True, it is simpler to just simply never free memory and let process teardown take care of it, but I'm only disagreeing with the notion that it's non-trivial to write servers that simply don't leak memory per-request. I think with modern tools, it's pretty easy for anyone to accomplish. Hell, if you can just slap Boehm GC into your C program, maybe it's trivial to accomplish with old tools, too.

taeric 5 hours ago [-]

Fair. My push was less on just not leaking memory entirely, and more that it can scale faster. Both using a GC and relying on teardown are essentially punting the problem from the specific request handling code onto something else. It was not uncommon to see GC based systems fall behind under load. Specifically because their task was more work than tearing down a process.

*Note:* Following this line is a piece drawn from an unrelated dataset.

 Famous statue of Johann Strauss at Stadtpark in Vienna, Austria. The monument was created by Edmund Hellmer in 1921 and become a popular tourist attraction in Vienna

monkeyelite 6 hours ago [-]

> So the upshot of writing CGI scripts is that you can... ship broken, buggy code that leaks memory to your webserver and have it work mostly alright

Yes. The code is already shitty. That’s life. Let’s make the system more reliable and fault tolerant.

This argument sounds a lot like “garbage collection is for bad programmers who can’t manage their memory”.

But let me add another reason with your framing. In fire/forget programmers get used to crashing intentionally at the first sign of trouble. This makes it easy to detect failures and improve code. The incentive for long running processes is to avoid crashing, so programs get into bad states instead.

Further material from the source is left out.